PASSAGE SHOWN »
* * * *

The errors from the initial classification of the first record are fed back into the network, and used to modify the networks algorithm the second time around, and so on for a large number of iterations in a learning process in order to predict reliable results from complicated or imprecise data (STERGIOU & CIGANOS, 1996) (Exhibit 01).
Exhibit 01 – Artificial Neural Networks Architecture (adapted from MCKIM, 1993 and STERGIOUS & CIGANOS, 1996)
Some typical applications of ANN are
- handwriting recognition,
- stock market prediction,
- image compression,
- risk management,
- sales forecasting
- industrial process control.
The mathematical process behind the calculation uses different neural network configurations to give the best fit to predictions. The most common network types are briefly described below.
Probabilistic Neural Networks (PNN) – Statistical algorithm where the operations are organized in multi-layered feedforward network with four layers (input, pattern, summation and output). It is fast to be trained but it has a slow execution and requires large memory. It is also not as general as the feedforward networks (CHEUNG & CANNONS, 2002).

* * * *

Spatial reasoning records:

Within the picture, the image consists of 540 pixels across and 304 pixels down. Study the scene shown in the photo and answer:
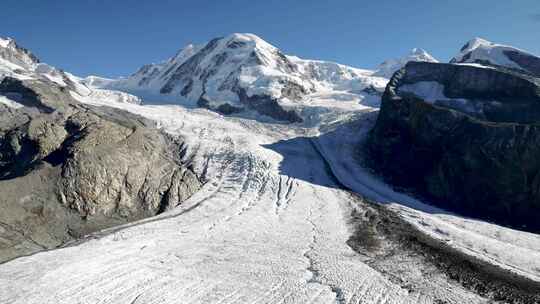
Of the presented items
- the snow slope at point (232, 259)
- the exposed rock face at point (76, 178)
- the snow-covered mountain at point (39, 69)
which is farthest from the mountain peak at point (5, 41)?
the snow slope at point (232, 259)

* * * *

TASK INSTRUCTIONS »
Edit the passage on neural networks: rewrite the part that opens with the words "Probabilistic Neural Networks" and closes with "(CHEUNG & CANNONS, 2002).", replacing "memory" with "storage". The rows above are separate material with no connection to the passage on neural networks.

FINISHED TASK »
Probabilistic Neural Networks (PNN) – Statistical algorithm where the operations are organized in multi-layered feedforward network with four layers (input, pattern, summation and output). It is fast to be trained but it has a slow execution and requires large storage. It is also not as general as the feedforward networks (CHEUNG & CANNONS, 2002).